[INSTRUCTIONS]
**A)** Repeat word for word the stretch of the article on the Wayne State ruling from "The group’s representation" through "a practicing Christian.".
**B)** Pick up the article on the Wayne State ruling after its final sentence and keep writing it.

[[ EXCERPT TO READ open ]]

Federal judge rules in favor of Christian students after years-long court battle; university still blames the students
After a long battle with Wayne State University, a federal court has ruled in favor of a Christian student organization that had its First Amendment rights violated.
The court has found that Wayne State purposely discriminated against the InterVarsity Christian Fellowship and that university officials are “personally liable for their actions.”
The student organization has been recognized on campus for more than 70 years and did not have any issues with the university before 2017.
A religious student organization at Wayne State University has just claimed a victory in its lawsuit against the school for failing to officially recognize the group due to its requirement that student leaders be Christians.
As Campus Reform previously reported, the InterVarsity Christian Fellowship student group filed a lawsuit in 2018, represented by Becket, a non-profit religious liberty law firm, after the group had its official status revoked by the school because it “requires leaders to affirm their faith.”
The group’s representation has explained previously that all students are able to join the organization regardless of beliefs. However, in order to hold a leadership position the individual must be a practicing Christian.
Becket also noted in the lawsuit that multiple other student organizations on campus have similar requirements for group leadership positions.

[[ EXCERPT TO READ closed ]]
[[ DATA FOR ANALYSIS open ]]

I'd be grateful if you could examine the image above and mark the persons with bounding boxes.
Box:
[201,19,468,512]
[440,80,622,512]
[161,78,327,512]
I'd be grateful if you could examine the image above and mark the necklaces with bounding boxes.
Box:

[[ DATA FOR ANALYSIS closed ]]

[EXERCISE RESULTS]
**A)**
The group’s representation has explained previously that all students are able to join the organization regardless of beliefs. However, in order to hold a leadership position the individual must be a practicing Christian.

**B)**
In March 2018, two days after the group presented its case to a federal court, Wayne State allowed the organization to return to campus but retained the right to remove it at any time. Before the reinstatement, the school reportedly “ignored the group’s appeals for months” and charged them thousands of dollars to hold Bible studies on campus.
On Monday, a federal court ruled against the university and found that it has purposely “discriminated against InterVarsity Christian Fellowship,” according to a press release from Becket. The court stated that “[s]tudent groups were permitted to restrict leadership based on sex, gender identity, political partisanship, ideology, creed, ethnicity, and even GPA and physical attractiveness.”
“No religious group can constitutionally be made an outsider, excluded from equal access to public or university life, simply because it insists on religious leaders who believe in its cause,” stated the decision.
Lori Windham, senior counsel at Becket, stated that “the law is crystal clear: universities can’t kick religious student groups off campus just because they choose leaders who share their faith.” The InterVarsity student group has been a part of the university’s community for over 70 years and has always required its leaders to be Christians.
Until 2017, Wayne State did not have any issues with the club’s policies. The court emphasized that the school’s decision to deregister the organization after more than half a century on campus was unconstitutional and that “disparate and discriminatory treatment of religious groups due to their religious character violates the Free Exercise Clause.”
Further, the federal court ruled that not only was the college’s attempt to control the group’s leadership unconstitutional, but it is “categorically barred by the Constitution.” Becket explained that because the law is “so clear” at this point that “the court held that Wayne State officials are personally liable for their actions.”
Wayne State did not immediately respond to Campus Reform’s request for comment on this decision but WSU Associate Vice President of Communications Matt Lockwood told the Detroit Free Press, “The court’s ruling was not unexpected.”
”Unfortunately, despite the InterVarsity Christian Fellowship being granted everything it requested in a timely manner, it continued to pursue litigation, forcing the university to spend time and taxpayer dollars in an unnecessary lawsuit.”